If apps: is present, that list becomes the agent allowlist.

Canonical example:

---
name: Growth
dna: 80bf40
apps:
  - messaging
  - brief
  - task
  - social
  - ads
  - analytics
  - finance
---

Important rules:

  • messaging is still forced on even if omitted
  • invalid app keys are ignored
  • SOUL apps: narrows access; it does not override a workspace default that disabled an app globally
  • no apps: key means full access to all globally-enabled apps
  • eval is operator-only and is always hidden from normal agent sessions

Injection Path

App-aware context injection works like this:

  1. termlings spawn resolves the target agent and runtime.
  2. The launcher reads identity from .termlings/agents/<slug>/SOUL.md.
  3. The launcher resolves workspace defaults, then applies the agent SOUL apps: allowlist if present.
  4. The launcher renders the system context from structured code sections.
  5. Disabled apps are omitted from the rendered prompt.
  6. The final prompt is injected into the runtime:
    • Claude: --append-system-prompt "<context>"
    • Codex: trailing injected prompt argument
  7. .termlings/GOAL.md is appended after the generated system context if present.

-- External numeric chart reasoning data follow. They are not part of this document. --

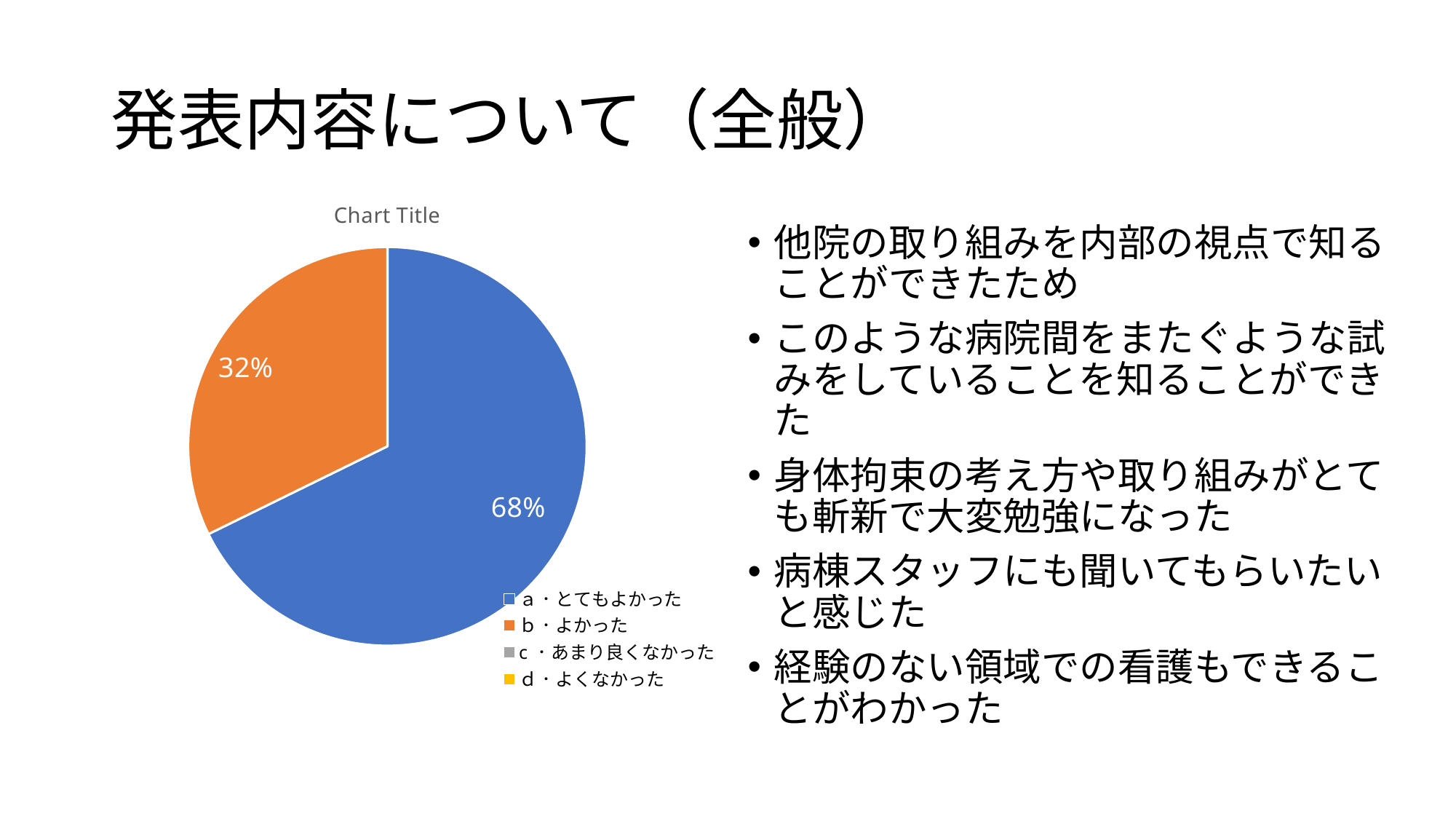
Which of the two visible slices is larger, "a・とてもよかった" or "b・よかった"? a・とてもよかった Which category has the largest slice of the pie? a・とてもよかった What is the title shown above the pie chart? Chart Title How many slices are visible in the pie? 2 Is the share for "b・よかった" greater or less than 50%? less What is the difference in percentage points between the "a・とてもよかった" slice and the "b・よかった" slice? 36 What share of the pie does "a・とてもよかった" take? 68% What kind of chart is shown on the slide? pie chart What share of the pie does "b・よかった" take? 32% What colour is the slice for "b・よかった"? orange How many entries does the legend list? 4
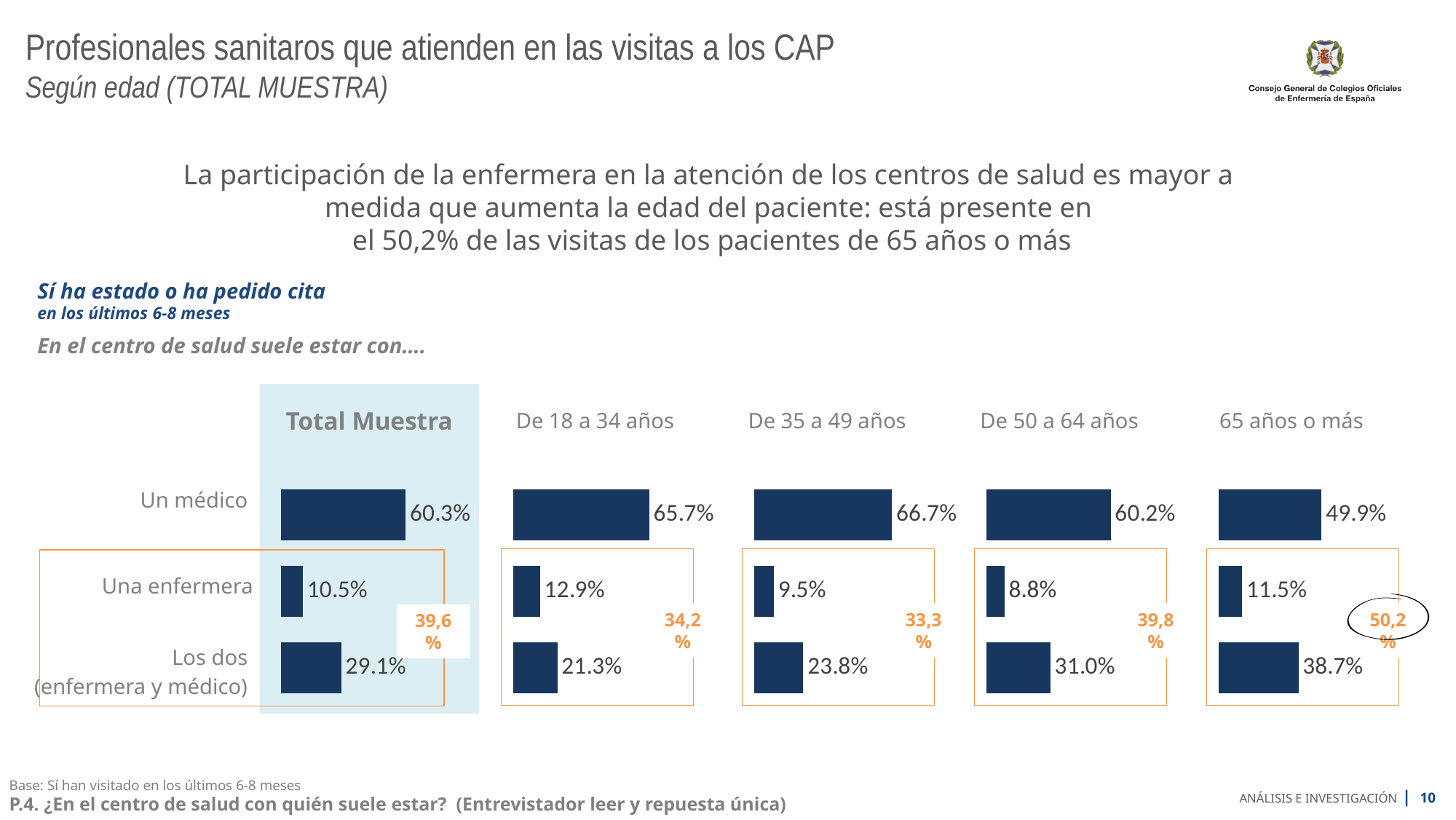
In the '65 años o más' chart, which category has the lowest value? Una enfermera In the 'De 18 a 34 años' chart, which is larger: 'Una enfermera' or 'Los dos (enfermera y médico)'? Los dos (enfermera y médico) In the 'De 35 a 49 años' chart, which category has the highest value? Un médico What kind of chart is used for the 'Total Muestra' data? Bar chart In the 'Total Muestra' chart, what is the value for 'Un médico'? 60.3% In the 'De 50 a 64 años' chart, what is the value for 'Una enfermera'? 8.8% In the 'De 18 a 34 años' chart, what is the value for 'Una enfermera'? 12.9% What orange figure is circled in the '65 años o más' chart? 50,2% In the 'De 50 a 64 años' chart, what is the difference between 'Un médico' and 'Los dos (enfermera y médico)'? 29.2% How many categories does each bar chart on the slide show? 3 In the '65 años o más' chart, what is the value for 'Los dos (enfermera y médico)'? 38.7%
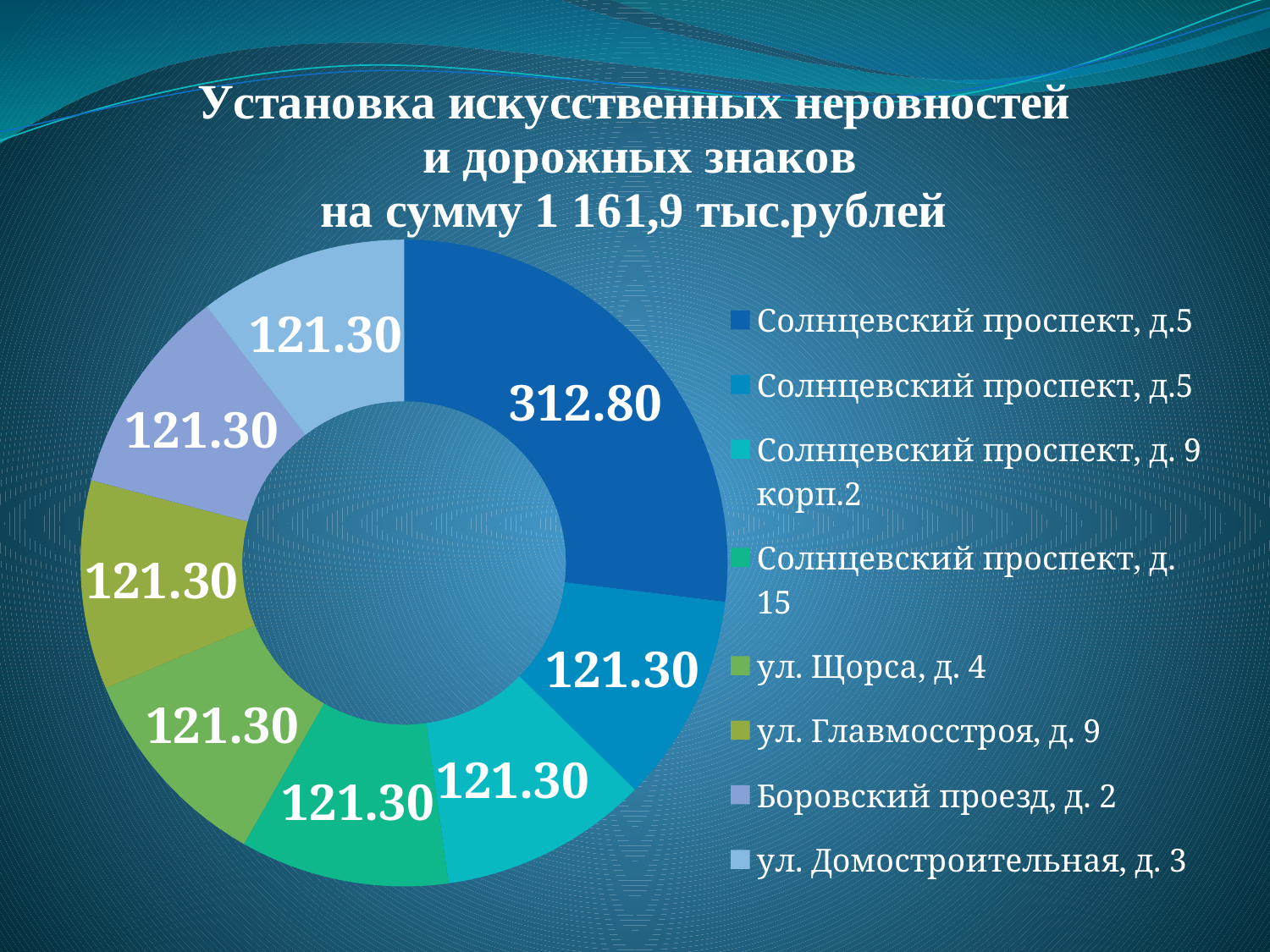
What kind of chart is shown on the slide? doughnut chart Which legend entry is listed last? ул. Домостроительная, д. 3 Which is larger: the slice labelled 312.80 or the slice for ул. Щорса, д. 4? the slice labelled 312.80 How many slices does the chart have? 8 What is the total of all slice values in the chart? 1161.90 What is the value of the largest slice in the chart? 312.80 What is the difference between the largest slice (312.80) and the slice for ул. Главмосстроя, д. 9? 191.50 What is the value for ул. Домостроительная, д. 3? 121.30 What is the value for Боровский проезд, д. 2? 121.30 What is the value for ул. Щорса, д. 4? 121.30 What total amount is stated in the slide title? 1 161,9 тыс.рублей How many entries does the legend list? 8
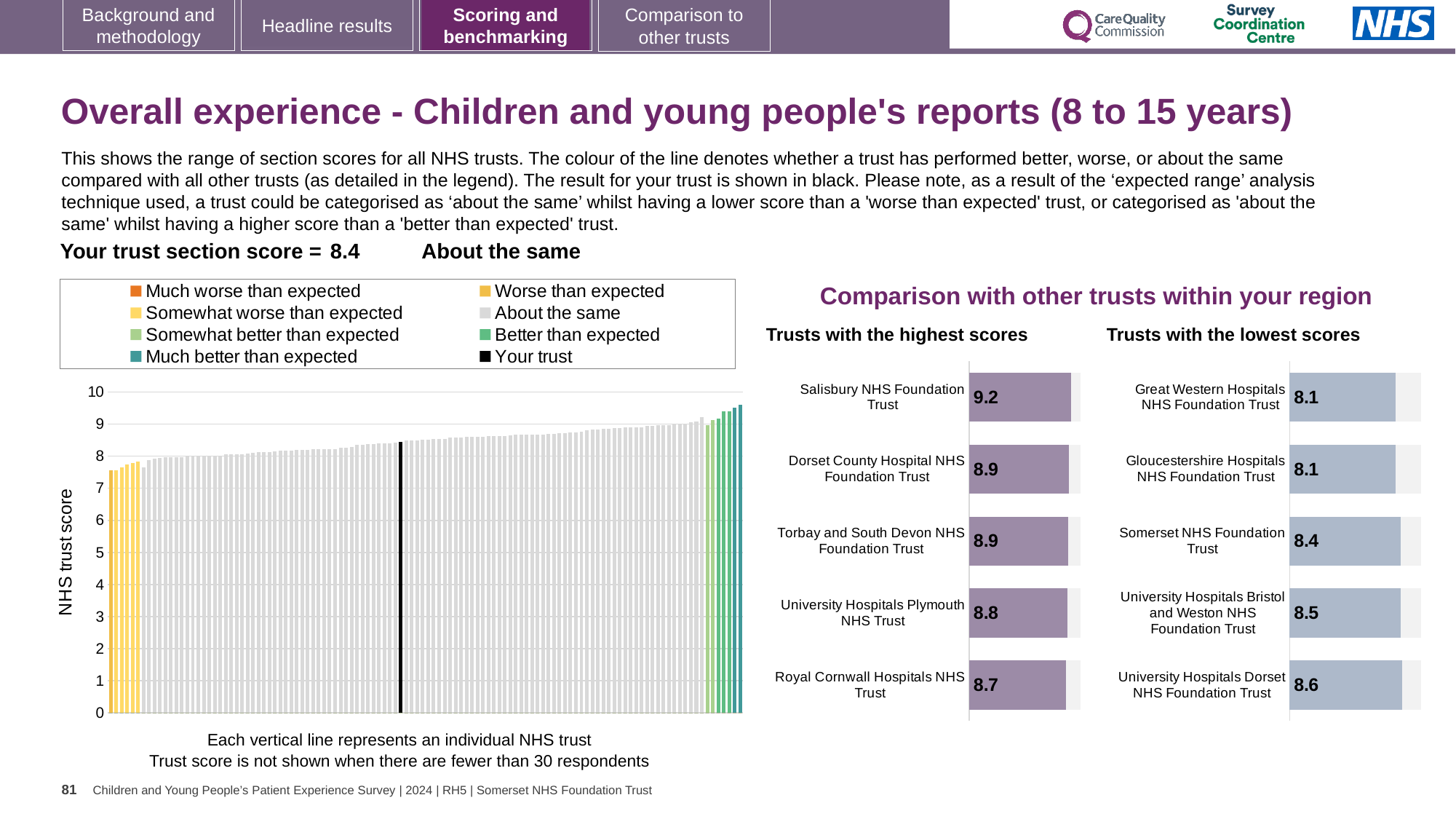
In the 'Trusts with the highest scores' chart, what is the difference between the scores of Salisbury NHS Foundation Trust and Royal Cornwall Hospitals NHS Trust? 0.5 In the 'Trusts with the lowest scores' chart, what is the score for University Hospitals Dorset NHS Foundation Trust? 8.6 In the 'Trusts with the highest scores' chart, what is the score for Salisbury NHS Foundation Trust? 9.2 In the 'Trusts with the lowest scores' chart, what is the score for Somerset NHS Foundation Trust? 8.4 In the 'Trusts with the lowest scores' chart, which has the larger score: Somerset NHS Foundation Trust or University Hospitals Bristol and Weston NHS Foundation Trust? University Hospitals Bristol and Weston NHS Foundation Trust How many entries does the legend of the left-hand NHS trust score chart list? 8 In the 'Trusts with the highest scores' chart, which trust has the highest score? Salisbury NHS Foundation Trust In the 'Trusts with the highest scores' chart, how many trusts are listed? 5 In the 'Trusts with the lowest scores' chart, what is the difference between the scores of University Hospitals Dorset NHS Foundation Trust and Great Western Hospitals NHS Foundation Trust? 0.5 In the 'Trusts with the highest scores' chart, what is the score for Royal Cornwall Hospitals NHS Trust? 8.7 What kind of chart is the large chart on the left showing NHS trust scores? Bar chart In the 'Trusts with the lowest scores' chart, which trust has the highest score? University Hospitals Dorset NHS Foundation Trust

Current implementation points:

  • core app manifests: src/apps/core-apps.json
  • core app registry: src/apps/registry.ts
  • app resolution: src/engine/apps.ts
  • workspace app storage: src/workspace/state.ts
  • system context rendering: src/system-context.ts
  • runtime injection: src/agents/launcher.ts

What Gets Hidden

When an app is disabled for an agent:

  • the corresponding capability guidance is omitted from injected system context
  • related command examples are omitted from quick reference sections
  • termlings --help omits the disabled top-level commands when the current agent slug is available in TERMLINGS_AGENT_SLUG
  • direct CLI commands for that app are blocked at runtime
  • TUI tabs contributed by that app are omitted
  • slash commands contributed by that app are omitted
  • app-specific activity feed entries can be omitted
  • termlings brief omits app-backed sections the current agent does not have access to

Current enforced example:

  • crm is hidden from context, help, and runtime access when disabled
  • requests, task, and calendar tabs disappear from the TUI when disabled
  • browser activity entries are hidden from the activity feed when the browser app is disabled
  • messaging always stays enabled because it is a required app

Why Apps

This design avoids:

  • parsing markdown for app sections
  • custom <tags> inside docs
  • prompt-only hiding without runtime enforcement

It keeps app availability:

  • structured
  • testable
  • workspace-configurable
  • agent-specific

This also leaves room for future per-app feature flags later without overloading the meaning of "app" now.